Mice homozygous for the Gfaptm1Me targeted mutation are viable and fertile. Homozygous mutant mice show subtle changes in astrocyte morphology, CNS physiology, and enhanced LTP of both population spike amplitude and EPSP slope compared to control mice. Homozygotes are also hypersensitive to cervical spinal cord injury. These mice may be useful in studies dealing with transplantation, injury, or astrocyte biology.
This strain was developed in the laboratory of Dr. Albee Messing at the University of Wisconsin School of Veterinary Medicine. This stain is on a mixed C57BL/6 and 129 genetic background.

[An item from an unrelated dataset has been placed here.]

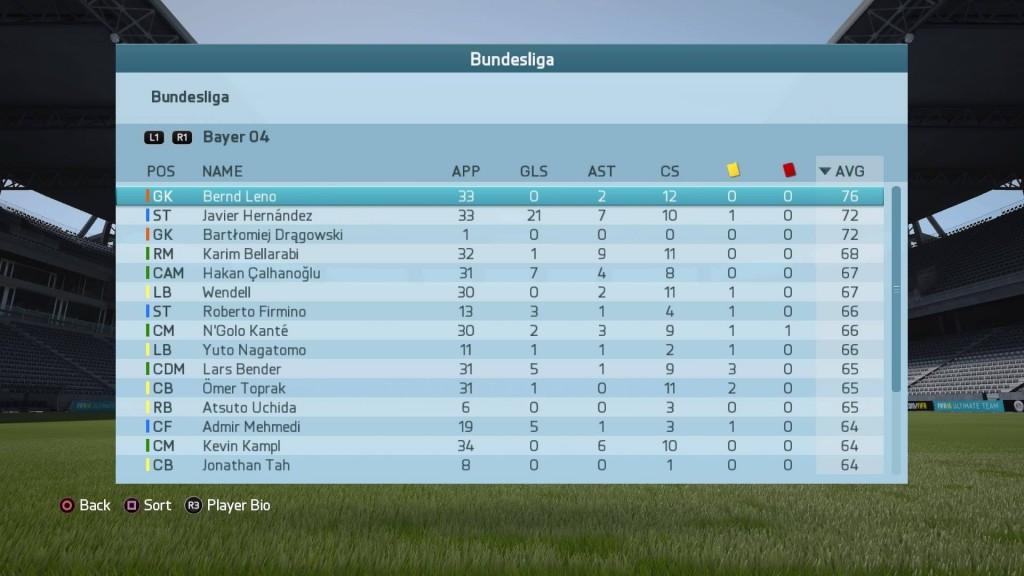 2015-2016シーズンブンデスリーガのチーム内レーティングランキング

|Allele Name||targeted mutation 1, Albee Messing|
|Allele Type||Targeted (Null/Knockout)|
|Gene Symbol and Name||Gfap, glial fibrillary acidic protein|
|Strain of Origin||129S7/SvEvBrd-Hprt+|
|Molecular Note||A neomycin cassette replaced most of exon 1 and all of exons 2-4. Northern blot analysis revealed that there was no mRNA produced from this allele in whole brain RNA samples derived from homozygous mice. Immunohistochemical studies detected no GFAP protein present in sections of hippocampus in homozygous mice.|
|Mutations Made By|| |
Dr. Albee Messing, University of Wisconsin-Madison
This strain may be maintained by mating homozygous siblings. The expected coat color is black.
When using the GFAP KO mouse strain in a publication, please cite the originating article(s) and include JAX stock #002642 in your Materials and Methods section.